Suez Canal Opens - Nov 17, 1869

On November 17, 1869, the Suez Canal, providing a water route from the Mediterranean Sea to the Red Sea, opened for navigation.

Such a route was sought after by governments, monarchs, and businessmen since ancient times. In fact, according to the Greek historian Herodotus, the ancient Egyptians attempted to dig a canal to connect the Nile River to the Red Sea thousands of years ago.

This from Herodotus:

Psammetichus left a son called Necos, who succeeded him upon the throne. This prince was the first to attempt the construction of the canal to the Red Sea—a work completed afterwards by Darius the Persian—the length of which is four days’ journey, and the width such as to admit of two triremes being rowed along it abreast. The water is derived from the Nile, which the canal leaves a little above the city of Bubastis, near Patumus, the Arabian town, being continued thence until it joins the Red Sea. At first it is carried along the Arabian side of the Egyptian plain, as far as the chain of hills opposite Memphis, whereby the plain is bounded, and in which lie the great stone quarries; here it skirts the base of the hills running in a direction from west to east, after which it turns and enters a narrow pass, trending southwards from this point until it enters the Arabian Gulf. From the northern sea to that which is called the southern or Erythraean, the shortest and quickest passage, which is from Mount Casius, the boundary between Egypt and Syria, to the Gulf of
Arabia, is a distance of exactly one thousand furlongs.
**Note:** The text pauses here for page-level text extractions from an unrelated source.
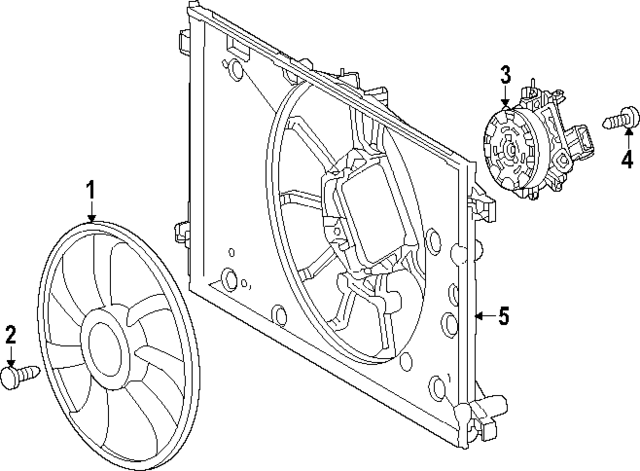 1
2
3
4
5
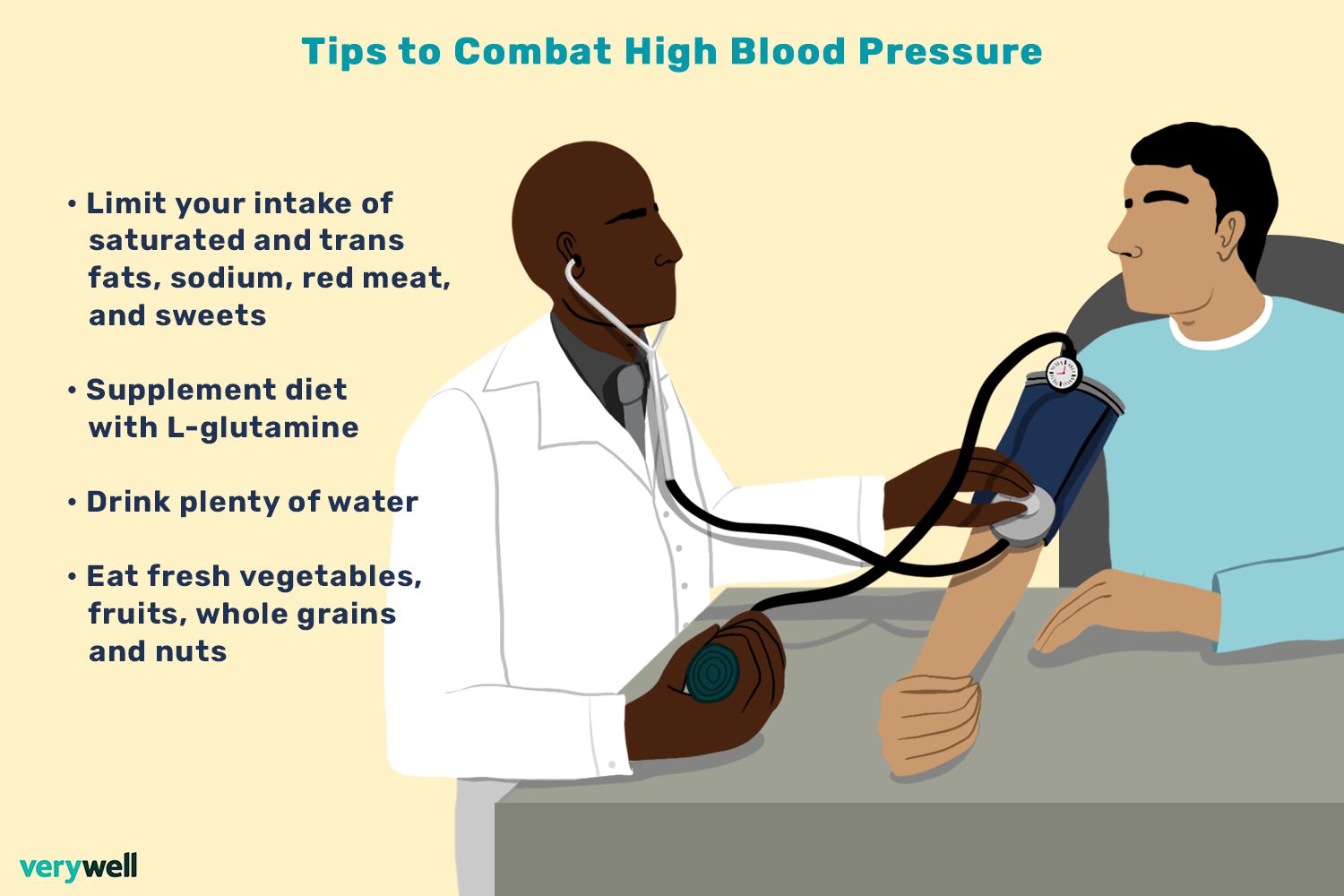 Tips to Combat High Blood Pressure

• Limit your intake of saturated and trans fats, sodium, red meat, and sweets

• Supplement diet with L-glutamine

• Drink plenty of water

• Eat fresh vegetables, fruits, whole grains and nuts

verywell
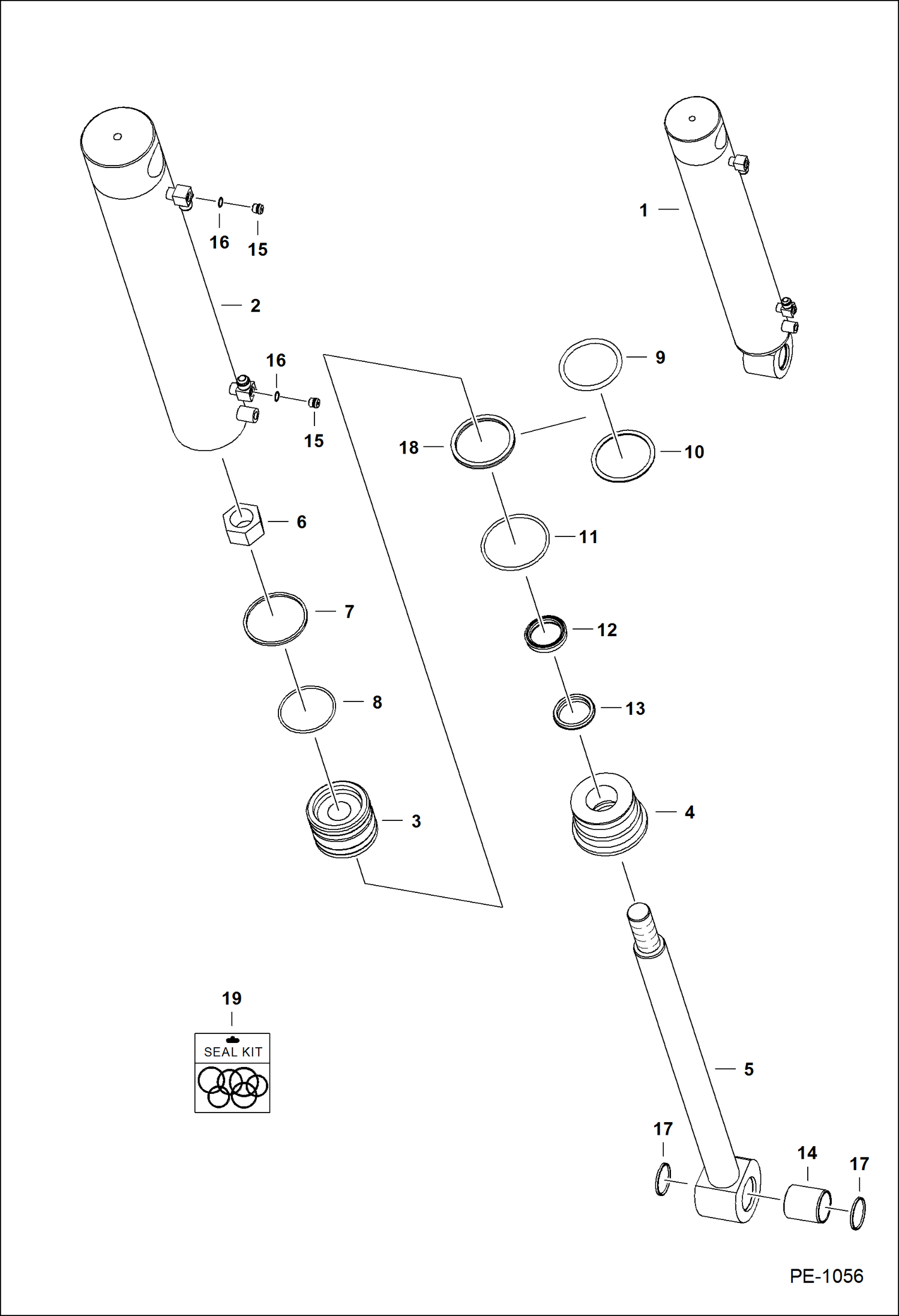 1

16 15

2

16

15

9

18

10

6

11

7

12

8

13

3

4

19

SEAL KIT

5

17

14

17

PE-1056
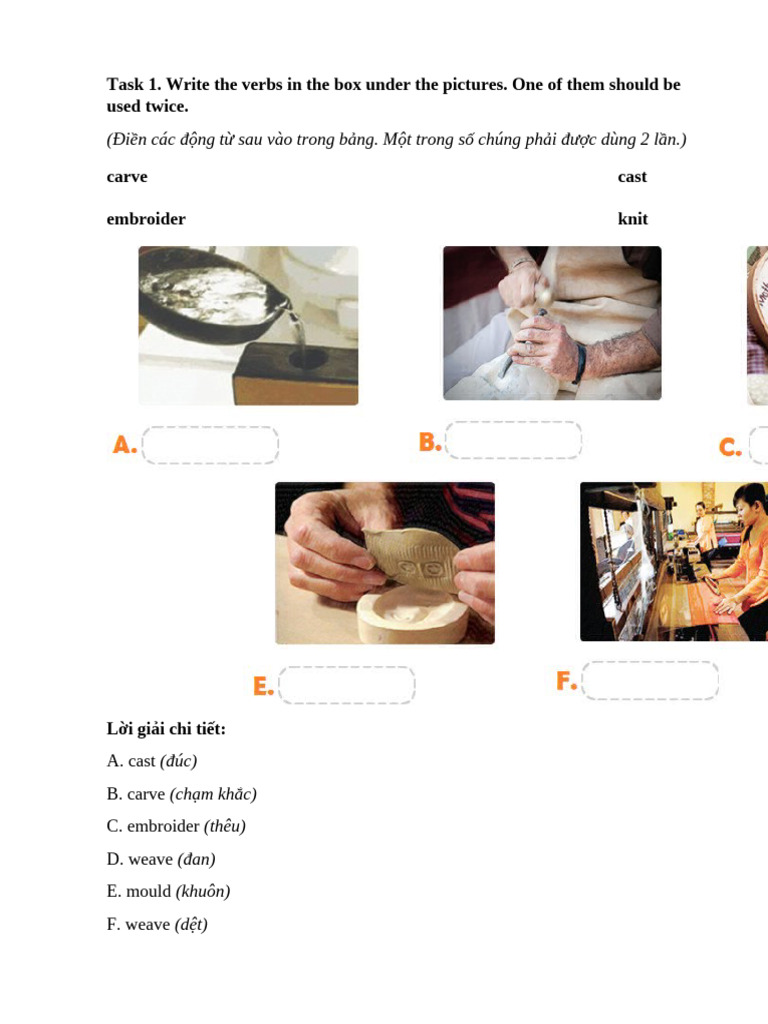 Task 1. Write the verbs in the box under the pictures. One of them should be used twice.

(Điền các động từ sau vào trong bảng. Một trong số chúng phải được dùng 2 lần.)

carve

cast

embroider

knit

A.

B.

C.

E.

F.

Lời giải chi tiết:

A. cast (đúc)

B. carve (chạm khắc)

C. embroider (thêu)

D. weave (đan)

E. mould (khuôn)

F. weave (dệt)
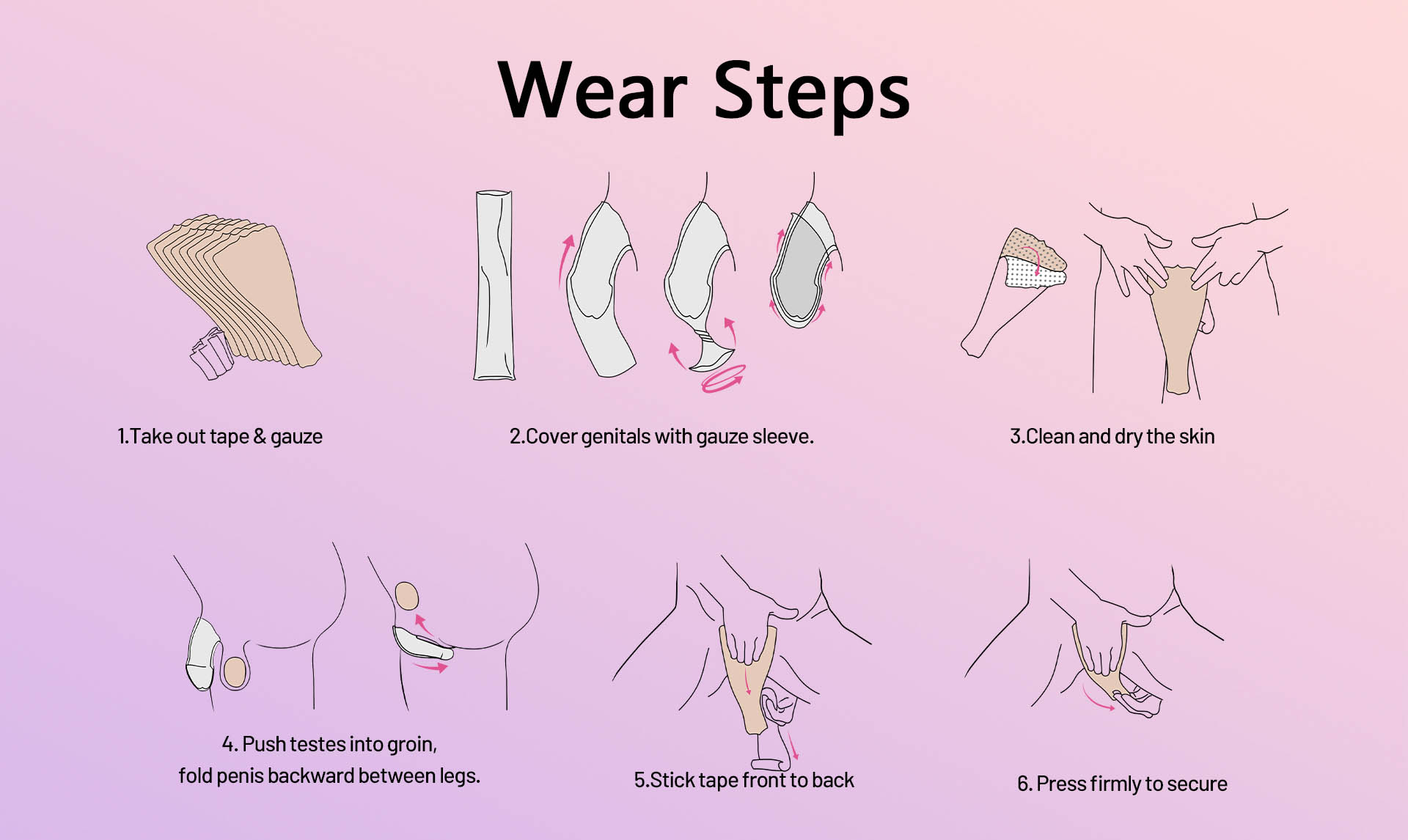 Wear Steps

1.Take out tape & gauze

2.Cover genitals with gauze sleeve.

3.Clean and dry the skin

4. Push testes into groin, fold penis backward between legs.

5.Stick tape front to back

6. Press firmly to secure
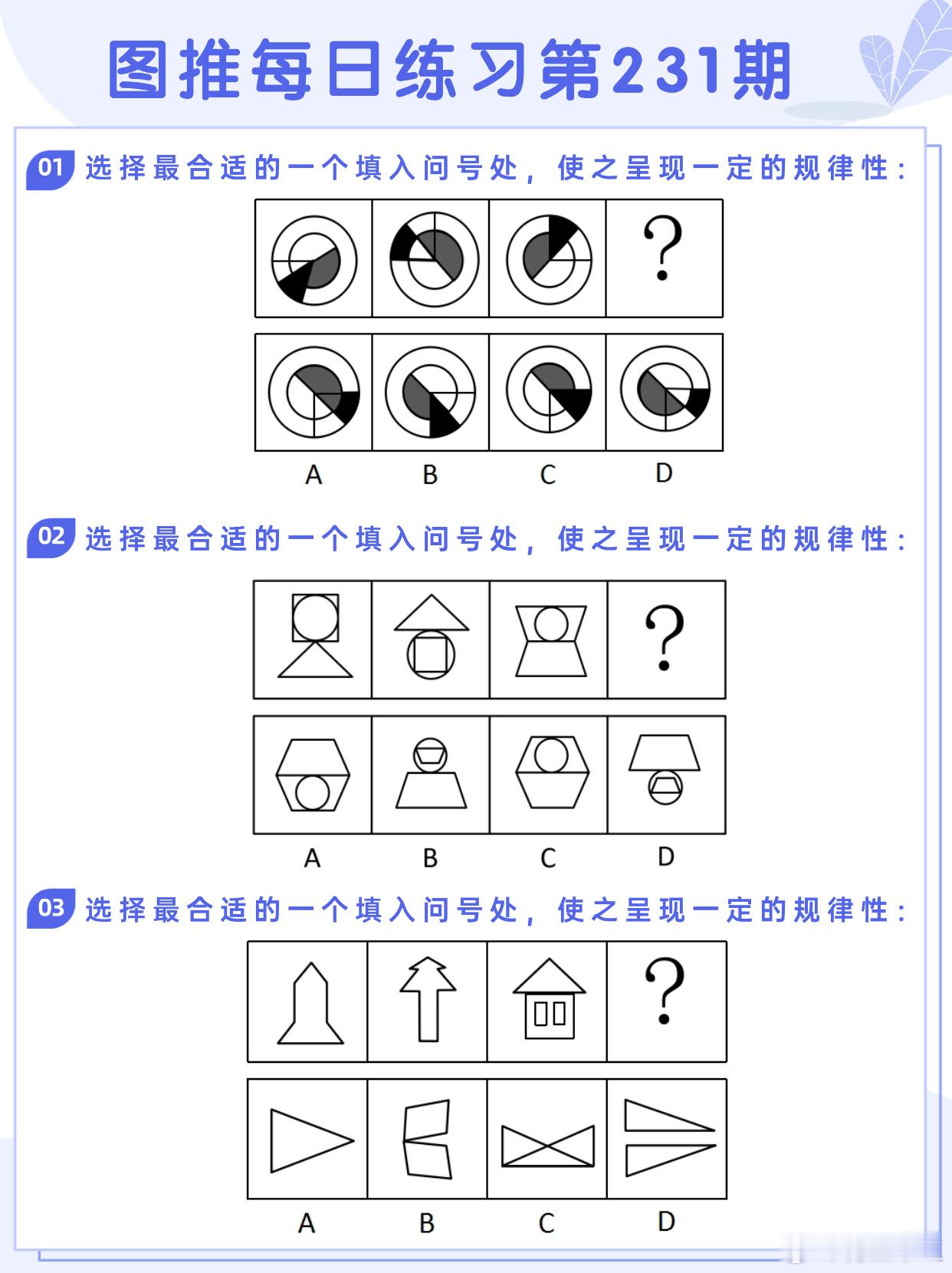 图推每日练习第231期

01 选择最合适的一个填入问号处，使之呈现一定的规律性：

?

A B C D

02 选择最合适的一个填入问号处，使之呈现一定的规律性：

?

A B C D

03 选择最合适的一个填入问号处，使之呈现一定的规律性：

?

A B C D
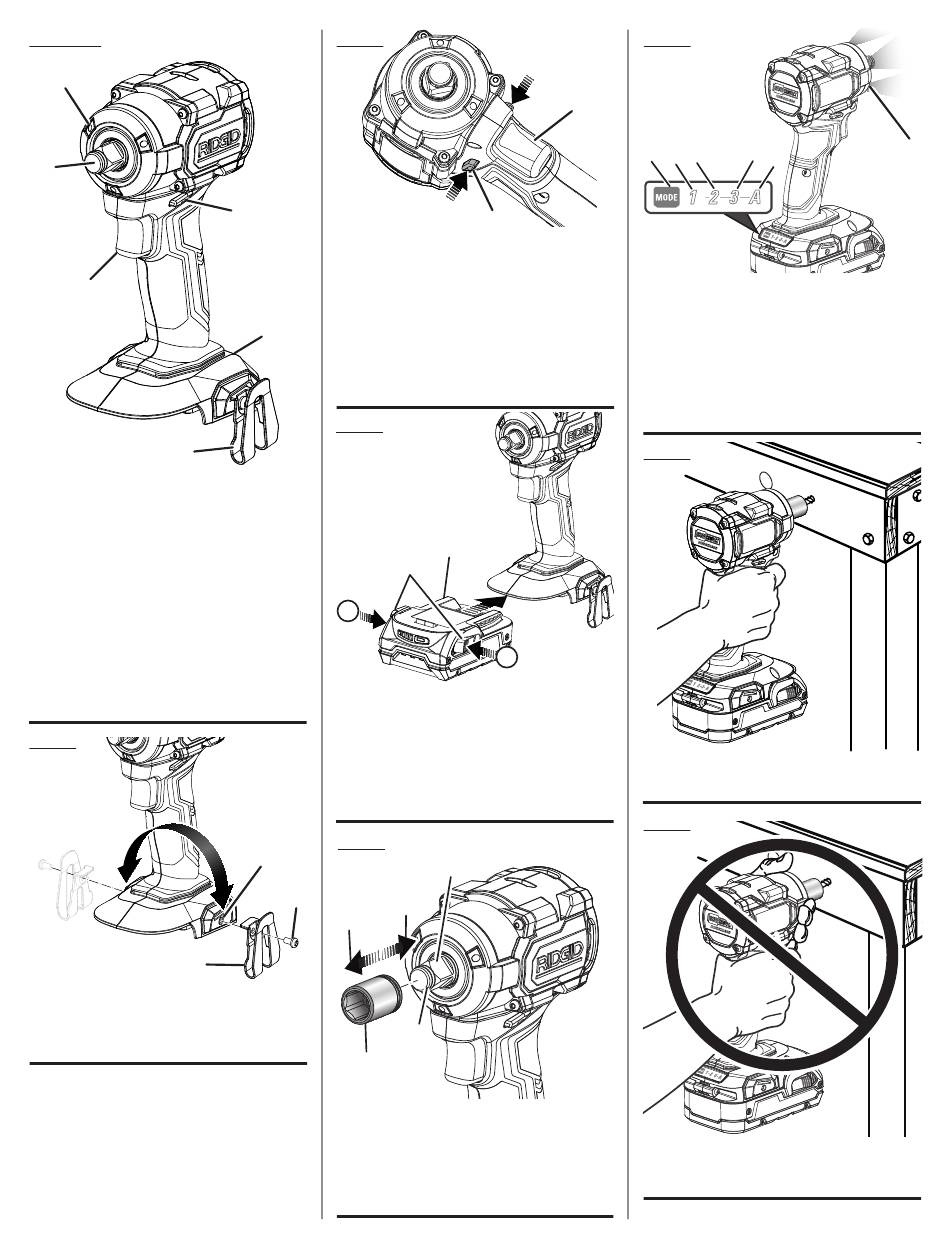 RIDGID

MODE 1 2 3 A

RIDGID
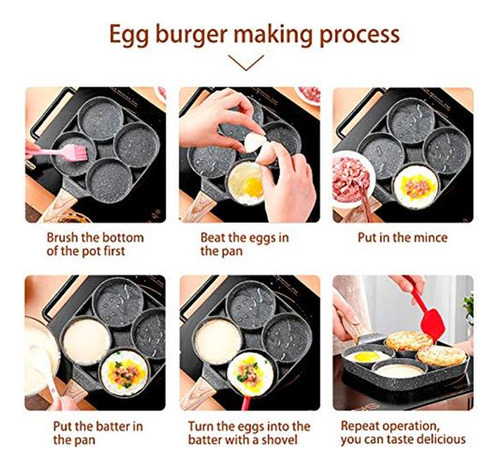 Egg burger making process

Brush the bottom of the pot first

Beat the eggs in the pan

Put in the mince

Put the batter in the pan

Turn the eggs into the batter with a shovel

Repeat operation, you can taste delicious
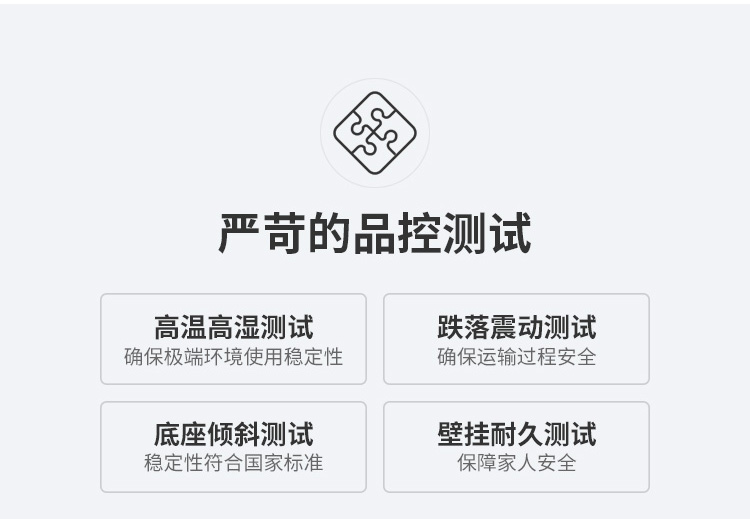 严苛的品控测试

高温高湿测试
确保极端环境使用稳定性

跌落震动测试
确保运输过程安全

底座倾斜测试
稳定性符合国家标准

壁挂耐久测试
保障家人安全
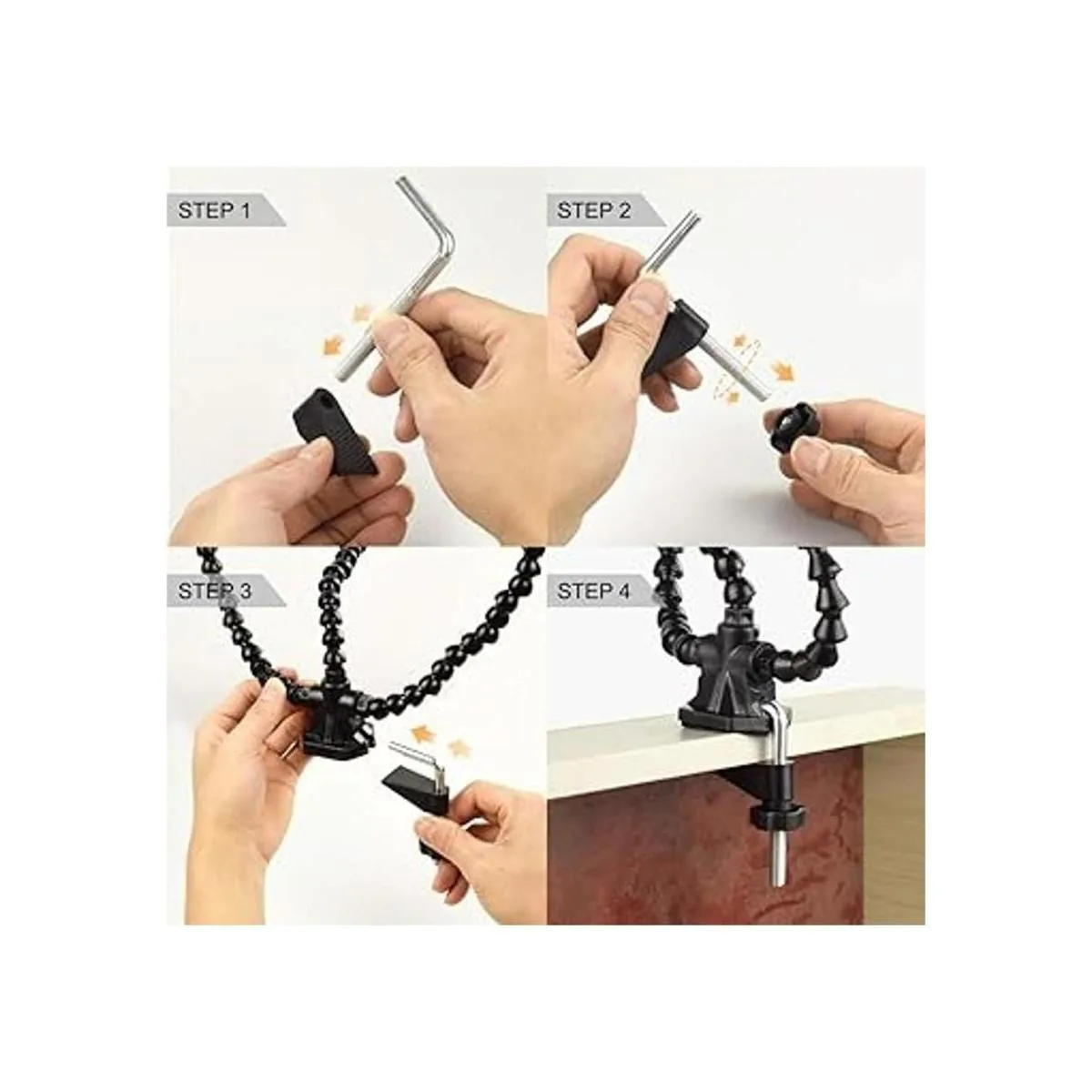 STEP 1

STEP 2

STEP 3

STEP 4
But the way by the canal is very much longer on account of the crookedness of its course. A hundred and twenty thousand of the Egyptians, employed upon the work in the reign of Necos, lost their lives in making the excavation. He at length desisted from his undertaking, in consequence of an oracle which warned him “that he was labouring for the barbarian.” The Egyptians call by the name of barbarians all such as speak a language different from their own.

Necos, when he gave up the construction of the canal, turned all his thoughts to war, and set to work to build a fleet of triremes, some intended for service in the northern sea, and some for the navigation of the Erythraean. These last were built in the Arabian Gulf where the dry docks in which they lay are still visible. These fleets he employed wherever he had occasion, while he also made war by land upon the Syrians and defeated them in a pitched battle at Magdolus, after which he made himself master of Cadytis, a large city of Syria. The dress which he wore on these occasions he sent to Branchidae in Milesia, as an offering to Apollo. After having reigned in all sixteen years, Necos died, and at his death bequeathed the throne to his son Psammis.